DOCUMENT SEGMENT:
We mixed oil and water, flour and iron shavings, flour and black beans, water and lentils, tea and sugar, water and salt. We watched as sugar and salt dissolved themselves in their respective liquids. We observed oil always push to the top of the water. We used magnet to remove iron from the flour, we boiled a small amount of salty water in microwave and tasted the powder on the side of the glass. We used strainer to retrieve beans and lentils from their mixtures. After all of that we read texts from Real Science (grade 3) and Core Skills Science (grade 3) about …mixtures and solutions.
Both texts contained some of the words which Robert probably didn’t understand, but they also described almost all of the experiments Robert had just performed with me.
Robert was thrilled! Maybe that was the way, he was able to return everything to previous (well, almost the same) state – by recovering beans, lentils, and salt. Maybe it was the funny way, the oil kept returning to the top. Maybe the easiness with which he could remove almost completely iron shavings from the flour making it perfectly white.
But maybe, just maybe, Robert was happy because he experienced yet another connection between written world and world of things and deeds.
Later, Robert, his dad and I played Trouble together. Robert was relaxed. He clearly enjoyed the game, even though I won.

Adjusting to the Changing World

October 2, 2014
Many times, I have heard that children with autism do not like changes in their environment or their daily schedules. That might be true for many individuals with autism. It is certainly true with Robert. He scans every new place he enters, and from that time on, he attempts to prevent any changes. If he notices, for instance, that the keys are kept on certain shelf, he will always put keys on that place, no matter where he finds them.

REQUESTS:
(a) Answer these about the passage on Robert above:
(i) What was used to get the beans and lentils back out of their mixtures?
(ii) Which game did Robert, his dad and the writer play together?
(iii) What date is given under the heading "Adjusting to the Changing World"?
(b) Return the part of the passage on Robert word for word, starting with "Later, Robert, his" and going on through "he finds them.".

GIVEN INFORMATION:
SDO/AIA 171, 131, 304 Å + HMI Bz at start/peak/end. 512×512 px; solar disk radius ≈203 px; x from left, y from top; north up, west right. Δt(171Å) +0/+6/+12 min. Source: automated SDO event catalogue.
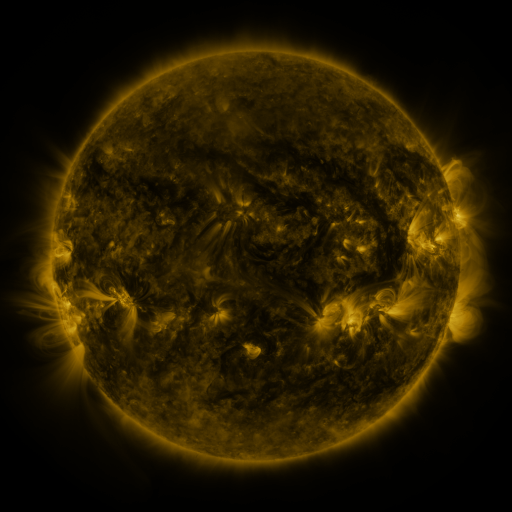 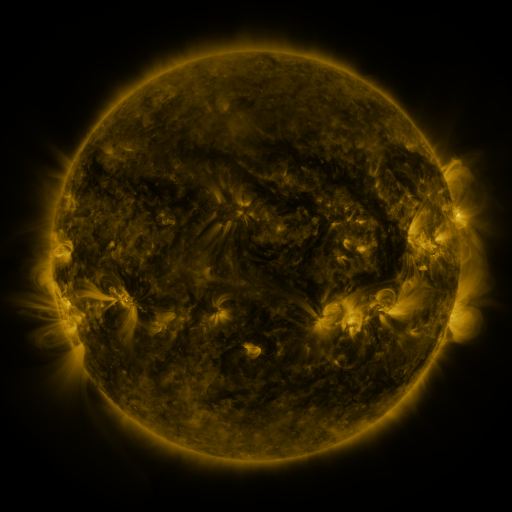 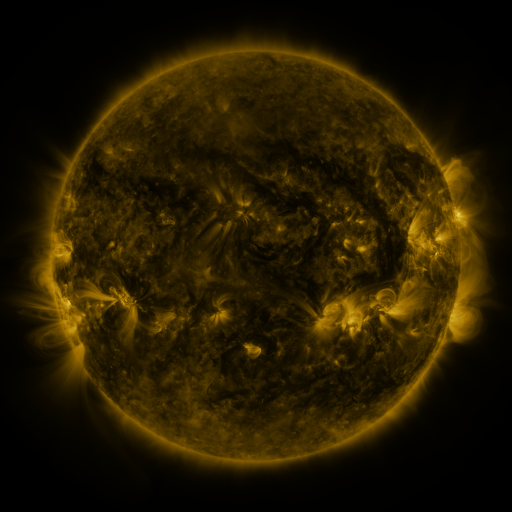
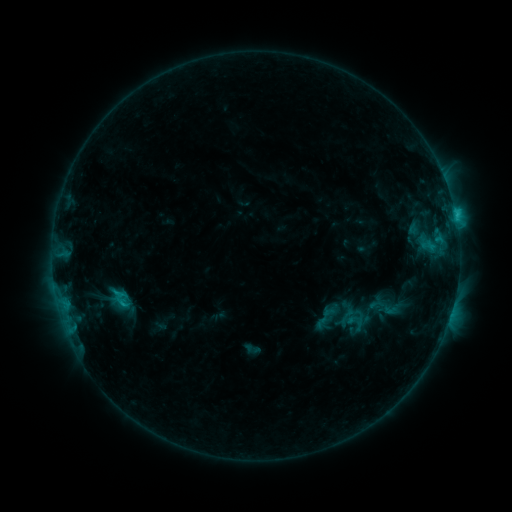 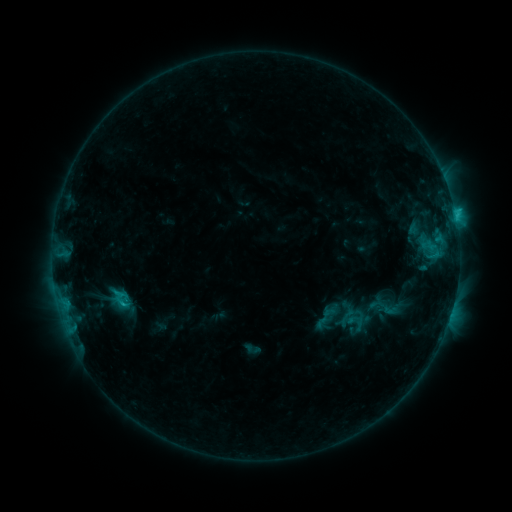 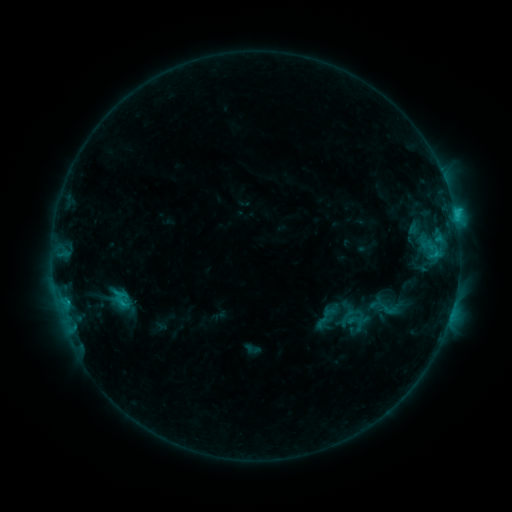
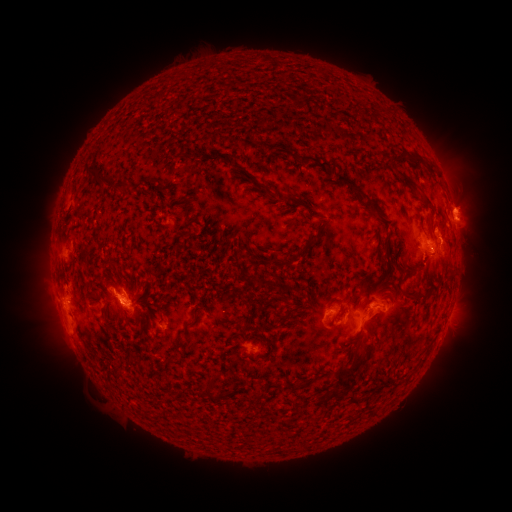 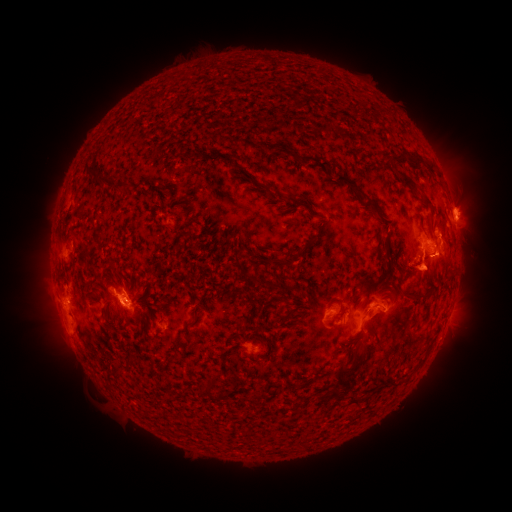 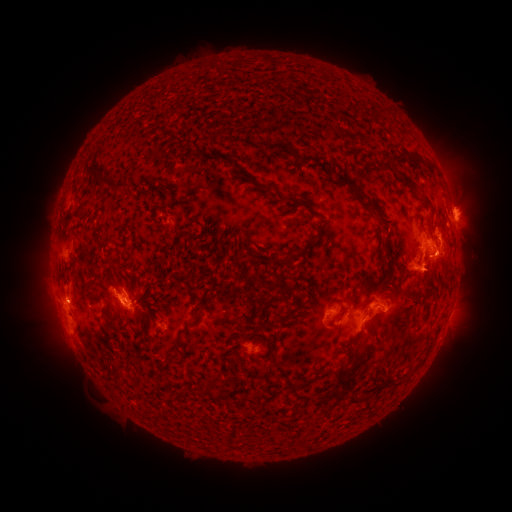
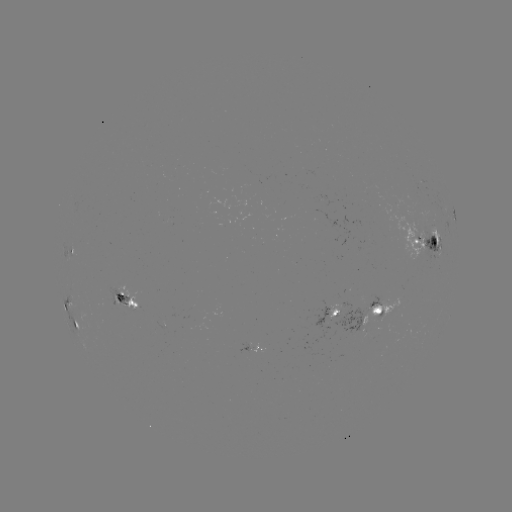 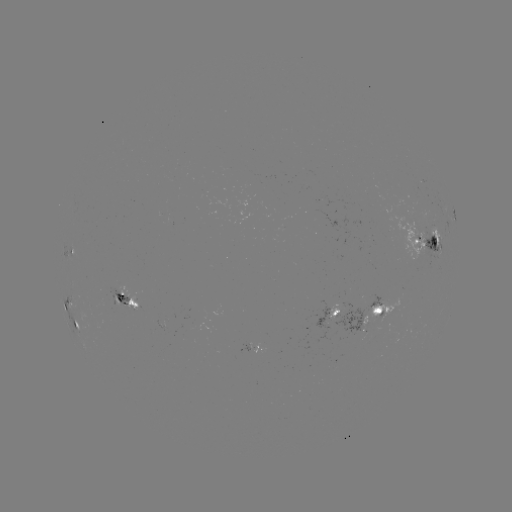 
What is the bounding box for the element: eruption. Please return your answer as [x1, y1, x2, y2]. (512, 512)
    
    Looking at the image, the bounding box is [389, 224, 482, 300].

WORKED ANSWERS:
(a)
(i) A strainer.
(ii) Trouble.
(iii) October 2, 2014.

(b)
Later, Robert, his dad and I played Trouble together. Robert was relaxed. He clearly enjoyed the game, even though I won.

Adjusting to the Changing World

October 2, 2014
Many times, I have heard that children with autism do not like changes in their environment or their daily schedules. That might be true for many individuals with autism. It is certainly true with Robert. He scans every new place he enters, and from that time on, he attempts to prevent any changes. If he notices, for instance, that the keys are kept on certain shelf, he will always put keys on that place, no matter where he finds them.